Historisk arkiv

Revised National Budget 2007:

Strong economic expansion and unemployment at a 20 year low

Historisk arkiv

Publisert under: Regjeringen Stoltenberg II

Utgiver: Finansdepartementet

Growth in the Norwegian economy has been strong for the past three years, with Mainland-GDP expanding by around 4½ per cent annually. The strong growth is expected to continue in 2007. Employment has increased substantially and the unemployment rate is now the lowest in almost 20 years.

Growth in the Norwegian economy has been strong for the past three years, with Mainland-GDP expanding by around 4½ per cent annually. The strong growth is expected to continue in 2007. Employment has increased substantially and the unemployment rate is now the lowest in almost 20 years.  In light of this, the Government emphasises the need for fiscal policy to underpin a continued balanced development of the Norwegian economy. The Government proposes a revised Fiscal Budget for 2007 with an estimated structural, non-oil deficit somewhat lower than in the approved budget and below the expected 4 per cent real return on the Fund.

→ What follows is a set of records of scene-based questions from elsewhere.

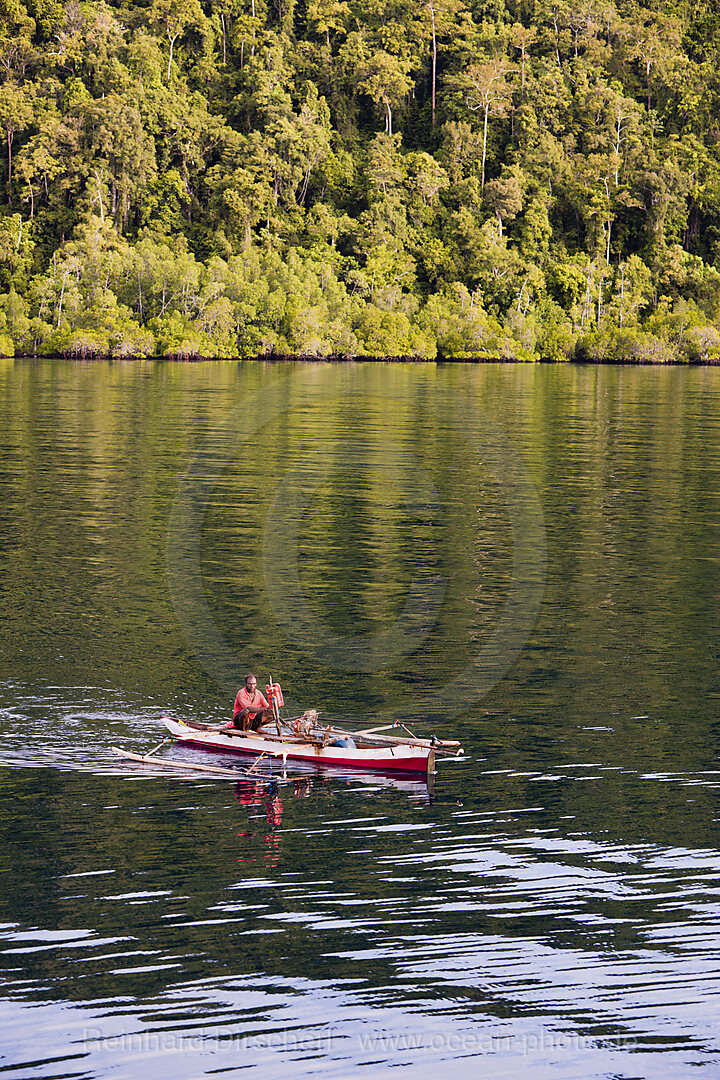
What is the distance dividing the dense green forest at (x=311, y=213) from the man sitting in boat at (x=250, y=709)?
5099 inches

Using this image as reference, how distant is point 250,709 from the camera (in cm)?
2244

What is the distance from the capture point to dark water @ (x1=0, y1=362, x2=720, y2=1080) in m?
14.0

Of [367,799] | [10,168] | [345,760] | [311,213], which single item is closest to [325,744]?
[345,760]

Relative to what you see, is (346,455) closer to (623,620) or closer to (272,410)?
(272,410)

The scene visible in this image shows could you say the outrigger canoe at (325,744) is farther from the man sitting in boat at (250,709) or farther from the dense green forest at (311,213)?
the dense green forest at (311,213)

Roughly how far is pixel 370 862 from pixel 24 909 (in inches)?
177

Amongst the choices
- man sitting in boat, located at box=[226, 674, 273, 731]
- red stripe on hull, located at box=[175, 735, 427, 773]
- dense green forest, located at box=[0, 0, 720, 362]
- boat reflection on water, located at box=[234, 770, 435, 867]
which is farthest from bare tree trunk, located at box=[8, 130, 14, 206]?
boat reflection on water, located at box=[234, 770, 435, 867]

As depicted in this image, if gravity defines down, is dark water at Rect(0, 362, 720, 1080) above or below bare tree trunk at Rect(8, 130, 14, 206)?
below

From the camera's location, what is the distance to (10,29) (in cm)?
18675

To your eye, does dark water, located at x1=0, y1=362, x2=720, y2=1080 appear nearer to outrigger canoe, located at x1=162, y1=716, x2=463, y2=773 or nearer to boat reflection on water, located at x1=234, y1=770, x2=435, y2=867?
boat reflection on water, located at x1=234, y1=770, x2=435, y2=867

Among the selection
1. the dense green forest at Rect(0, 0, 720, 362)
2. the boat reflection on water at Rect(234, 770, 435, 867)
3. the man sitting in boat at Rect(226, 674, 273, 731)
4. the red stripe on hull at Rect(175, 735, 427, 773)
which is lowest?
the boat reflection on water at Rect(234, 770, 435, 867)

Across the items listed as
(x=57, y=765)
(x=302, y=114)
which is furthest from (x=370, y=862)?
(x=302, y=114)

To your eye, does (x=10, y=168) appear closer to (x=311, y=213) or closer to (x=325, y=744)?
(x=311, y=213)

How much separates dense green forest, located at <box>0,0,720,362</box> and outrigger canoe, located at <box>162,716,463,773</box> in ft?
426
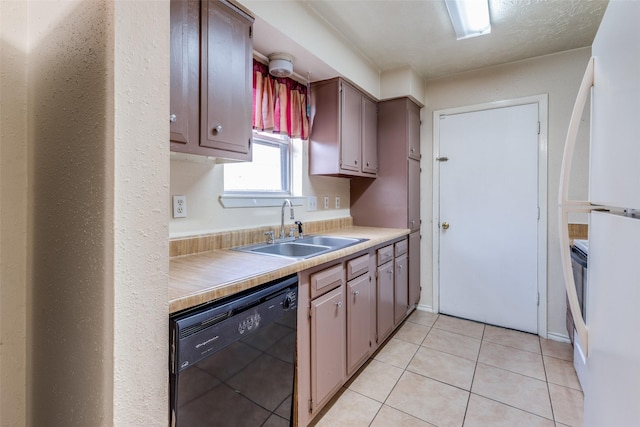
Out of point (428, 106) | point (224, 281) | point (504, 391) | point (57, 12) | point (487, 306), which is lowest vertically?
point (504, 391)

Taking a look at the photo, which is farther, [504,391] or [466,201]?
[466,201]

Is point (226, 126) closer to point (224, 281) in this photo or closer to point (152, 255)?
point (224, 281)

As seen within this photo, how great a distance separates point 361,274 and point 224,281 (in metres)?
1.12

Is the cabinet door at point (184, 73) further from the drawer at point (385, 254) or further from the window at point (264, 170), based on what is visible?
the drawer at point (385, 254)

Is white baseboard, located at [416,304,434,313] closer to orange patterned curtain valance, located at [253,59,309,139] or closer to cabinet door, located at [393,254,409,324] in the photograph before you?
cabinet door, located at [393,254,409,324]

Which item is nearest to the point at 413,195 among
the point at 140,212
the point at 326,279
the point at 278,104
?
the point at 278,104

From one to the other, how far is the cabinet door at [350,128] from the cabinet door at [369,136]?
0.08 meters

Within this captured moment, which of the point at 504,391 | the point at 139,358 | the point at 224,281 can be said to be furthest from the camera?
the point at 504,391

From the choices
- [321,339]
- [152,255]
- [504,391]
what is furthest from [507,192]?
[152,255]

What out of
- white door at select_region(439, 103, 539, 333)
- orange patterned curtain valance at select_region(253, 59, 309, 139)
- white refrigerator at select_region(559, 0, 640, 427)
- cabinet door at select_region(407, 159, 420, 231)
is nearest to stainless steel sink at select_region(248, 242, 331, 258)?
orange patterned curtain valance at select_region(253, 59, 309, 139)

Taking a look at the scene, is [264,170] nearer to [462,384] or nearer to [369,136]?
[369,136]

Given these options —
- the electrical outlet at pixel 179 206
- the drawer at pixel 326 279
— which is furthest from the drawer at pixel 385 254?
the electrical outlet at pixel 179 206

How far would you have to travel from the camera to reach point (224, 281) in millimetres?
1104

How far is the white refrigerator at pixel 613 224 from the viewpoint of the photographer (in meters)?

Growth in Mainland Norway (excluding petroleum and shipping) is now forecast at 3.7 per cent in 2007. This is 0.8 percentage points higher than estimated in the National Budget 2007, due to higher estimated private consumption and stronger expected growth in petroleum investments. Employment growth is expected at 2.1 per cent and the unemployment rate is estimated to decline from 3.4 per cent in 2006 to 2.5 per cent in 2007.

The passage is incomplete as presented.